Yes. Very soon, I intend to add coverage of some other GPU rendering applications that hold the promise of maximizing CPU/GPU related performance. I'll begin with two recent additions to my renderfarm: Thea Render [ http://www.thearender.com/cms/index.php/news/promotional-offer.html ] and RedShift [ https://www.redshift3d.com/products/redshift/ ]. That coverage will also include how they stack up against one another.
 
I'm a freelance motion designer and I run 2 Titans with Octane. It's pretty great. Sounds like the driver is indeed coming out. I ordered a second 780Ti an hour ago to maybe swap in if it works out. Stoked!

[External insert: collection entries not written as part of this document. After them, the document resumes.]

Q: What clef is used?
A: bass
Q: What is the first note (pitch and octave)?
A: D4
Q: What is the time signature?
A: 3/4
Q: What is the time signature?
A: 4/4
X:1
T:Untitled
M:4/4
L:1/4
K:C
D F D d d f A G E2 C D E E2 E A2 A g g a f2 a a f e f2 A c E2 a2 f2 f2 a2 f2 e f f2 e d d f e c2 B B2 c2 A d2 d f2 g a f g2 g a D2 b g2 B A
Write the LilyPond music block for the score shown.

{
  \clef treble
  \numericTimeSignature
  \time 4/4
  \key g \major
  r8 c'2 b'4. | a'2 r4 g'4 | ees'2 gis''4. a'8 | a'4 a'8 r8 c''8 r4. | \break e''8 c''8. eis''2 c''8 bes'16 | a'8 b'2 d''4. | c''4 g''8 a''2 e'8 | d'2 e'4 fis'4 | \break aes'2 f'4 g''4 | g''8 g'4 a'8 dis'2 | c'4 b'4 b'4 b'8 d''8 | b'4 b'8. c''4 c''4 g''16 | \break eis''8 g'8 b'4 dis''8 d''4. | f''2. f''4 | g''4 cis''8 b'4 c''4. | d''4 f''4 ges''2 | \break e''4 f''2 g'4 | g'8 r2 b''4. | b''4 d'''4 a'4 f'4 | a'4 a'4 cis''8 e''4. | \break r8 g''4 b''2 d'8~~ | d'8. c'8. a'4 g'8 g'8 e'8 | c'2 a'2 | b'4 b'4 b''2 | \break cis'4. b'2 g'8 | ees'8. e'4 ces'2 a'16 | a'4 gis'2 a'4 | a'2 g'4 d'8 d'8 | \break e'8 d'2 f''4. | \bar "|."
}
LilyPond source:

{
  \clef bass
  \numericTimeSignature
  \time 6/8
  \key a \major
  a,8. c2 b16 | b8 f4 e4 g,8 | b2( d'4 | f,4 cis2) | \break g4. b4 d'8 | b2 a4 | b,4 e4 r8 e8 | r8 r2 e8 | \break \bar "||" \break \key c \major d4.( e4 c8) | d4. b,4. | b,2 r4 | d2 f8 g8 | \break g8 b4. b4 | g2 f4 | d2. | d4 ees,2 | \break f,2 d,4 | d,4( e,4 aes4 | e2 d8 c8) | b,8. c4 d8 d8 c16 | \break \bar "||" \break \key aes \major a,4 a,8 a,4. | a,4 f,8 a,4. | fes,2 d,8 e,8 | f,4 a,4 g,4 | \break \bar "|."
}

Seem like you have a system very close to what I want to build and use it for the same tasks. If you had to build it over again would you change anything?

----------

Given where you are in the process, what you intend to do, and what system you have, I'd recommend that you either wait a month or two to see if either the next Mavericks' update or Nvidia releases web drivers for OSX to resolve the Mavericks/GK110B OpenCL issue, or that you try to secure an early GTX Titan with the GK110A chip. Also, keep in mind (1) that you may be able to get (e.g., on EBay) a used early GTX Titan that is in good shape, (2) that you can put up to two Titans in an oMP (using an FSP BoosterX5 and still have left one single wide PCIe slot, and (3) that you can get one or more NetStor 4 double wide PCIe slotted external chassis from BHPhotoVideo for ~ $2,100 ea [ http://www.bhphotovideo.com/c/product/980261-REG/dynapower_usa_na255a_xgpu_netstor_6_slot_pcie.html ].


P.S. - see this recent thread that may open up new Gk110b potential - https://forums.macrumors.com/threads/1703274/ .

Yeah it won't kill me to wait another month or so to see how these new cards pan out. Has anyone ever tried to run 3-4 GPUs using riser cards and ribbon cables going outside the case ala bit coin miners? Seem like it would solve the space and heat issues albeit in an ugly and cumbersome package. Perhaps dust would be a problem.
 
Seem like you have a system very close to what I want to build and use it for the same tasks. If you had to build it over again would you change anything?

----------



Yeah it won't kill me to wait another month or so to see how these new cards pan out. Has anyone ever tried to run 3-4 GPUs using riser cards and ribbon cables going outside the case ala bit coin miners? Seem like it would solve the space and heat issues albeit in an ugly and cumbersome package. Perhaps dust would be a problem.

Perhaps so might power drain on those PCIe slots be a new problem (That could also cause internal heat issues, at the least). However, I'm not aware of anyone having tried it, successfully or unsuccessfully.
 
Hello

I am looking for a medium power workstation for studies and desktop virtualization. Maybe a 6-core or dual 4-core Xeon.

In the first message of this thread it is said that an X79 chipset will give ECC with OS X. Is there any way to ensure that? Maybe see a log of fixed single bit errors from within the OS?

Now running Asus P8C WS + E3-1245v2 with GT640 graphics and not happy, since the machine will get stuck or crash after a couple of days. With both 10.8.x and 10.9.x. Memory is 4+4 GB ECC.

I wish someone could point me to a motherboard + CPU combo that would have at least ECC and fully functioning speedstep, and then maybe sleep, shutdown and restart. I am good at following instructions but I'm incapable of figuring out DSDT and such stuff all by myself.